Sunlight energy harvesting is considered one predominant option to solve the energy needs of humankind without destroying our natural environment. We all know that plants collect sunlight energy and produce chemical fuels that are used for growth and metabolism. Such chemical fuels furthermore feed the entire biosphere, and the arcaic underground reserves of plant-processed solar energy are the main energy input of humans.

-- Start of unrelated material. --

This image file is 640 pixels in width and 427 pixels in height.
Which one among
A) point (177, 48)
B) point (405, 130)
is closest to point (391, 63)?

Humans can now directly harvest solar energy using solar cells that convert photons to electricity. The rest of the animals get the energy for metabolism and motricity from food. An important question is: can animals get their energy directly from sunlight? This would point out efficient solar energy conversion systems designed by evolution that could serve as models to develop our own conversion devices.
A paper by Arie Zaban and coworkers in Naturwissenschaften adresses just this question. Zaban is a professor of Chemistry at Bar Ilan University, Israel, that developed many pioneering concepts of dye-sensitized solar cell research. He is also the Director of the Institute of Nanotechnology and Advanced Materials at Bar-Ilan. It has been observed that the oriental hornet (Vespa orientalis) shows a peak of activity in the middle of the day. It was also established that the epicuticle, that forms the characteristic stripes of the hornet, absorbs solar radiation. Light eneters the epicuticle, which exhibits a grating-like structure, and continues to pass through layers of the exo-endocuticle until it is absorbed by the pigment melanin in the brown-colored cuticle or xanthopterin in the yellow-colored cuticle. The objective of the article is to explore if some form of solar energy harvesting is performed in the cuticle.